Mechanotransduction, the biological response to mechanical stress, is often initiated by activation of mechanosensitive (MS) proteins upon mechanically induced deformations of the cell membrane. A current challenge in fully understanding this process is in predicting how lipid bilayers deform upon the application of mechanical stress. In this context, it is now well established that anionic lipids influence the function of many proteins. Here, we test the hypothesis that anionic lipids could indirectly modulate MS proteins by alteration of the lipid bilayer mechanical properties. Using all-atom molecular dynamics simulations, we computed the bilayer bending rigidity (KC), the area compressibility (KA), and the surface shear viscosity (ηm) of 1-palmitoyl-2-oleoyl-sn-glycero-3-phosphocholine (PC) lipid bilayers with and without phosphatidylserine (PS) or phosphatidylinositol bisphosphate (PIP2) at physiological concentrations in the lower leaflet. Tensionless leaflets were first checked for each asymmetric bilayer model, and a formula for embedding an asymmetric channel in an asymmetric bilayer is proposed.

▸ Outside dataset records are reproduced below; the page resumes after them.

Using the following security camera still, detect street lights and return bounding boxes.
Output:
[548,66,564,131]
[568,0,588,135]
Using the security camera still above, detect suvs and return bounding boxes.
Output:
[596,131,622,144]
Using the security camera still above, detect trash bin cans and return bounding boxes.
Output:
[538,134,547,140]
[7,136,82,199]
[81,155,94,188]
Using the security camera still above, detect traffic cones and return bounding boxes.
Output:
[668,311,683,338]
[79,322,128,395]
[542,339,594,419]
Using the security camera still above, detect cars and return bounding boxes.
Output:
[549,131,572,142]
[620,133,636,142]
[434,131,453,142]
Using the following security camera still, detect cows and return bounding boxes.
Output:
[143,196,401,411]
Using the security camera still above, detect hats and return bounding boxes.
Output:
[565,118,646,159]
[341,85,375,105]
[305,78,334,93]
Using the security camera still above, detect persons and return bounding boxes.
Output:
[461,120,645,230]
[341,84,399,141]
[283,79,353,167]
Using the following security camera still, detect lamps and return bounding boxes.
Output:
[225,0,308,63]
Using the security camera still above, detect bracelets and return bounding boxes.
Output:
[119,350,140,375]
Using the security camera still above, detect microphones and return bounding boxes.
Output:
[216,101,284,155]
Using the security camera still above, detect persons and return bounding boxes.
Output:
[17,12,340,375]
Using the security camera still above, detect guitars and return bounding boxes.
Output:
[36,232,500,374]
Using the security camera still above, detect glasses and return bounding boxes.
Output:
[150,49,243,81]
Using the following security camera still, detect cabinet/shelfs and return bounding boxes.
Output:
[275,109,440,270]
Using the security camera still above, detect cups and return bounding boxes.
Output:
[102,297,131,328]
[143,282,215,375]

Results from two different sized bilayers show consistently that the addition of 20% surface charge in the lower leaflet of the PC bilayer with PIP2 has minimal impact on its mechanical properties, while PS reduced the bilayer bending rigidity by 22%. As a comparison, supplementing the PIP2-enriched PC membrane with 30% cholesterol, a known rigidifying steroid lipid, produces a significant increase in all three mechanical constants. Analysis of pairwise splay moduli suggests that the effect of anionic lipids on bilayer bending rigidity largely depends on the number of anionic lipid pairs formed during simulations. The potential implication of bilayer bending rigidity is discussed in the framework of MS piezo channels.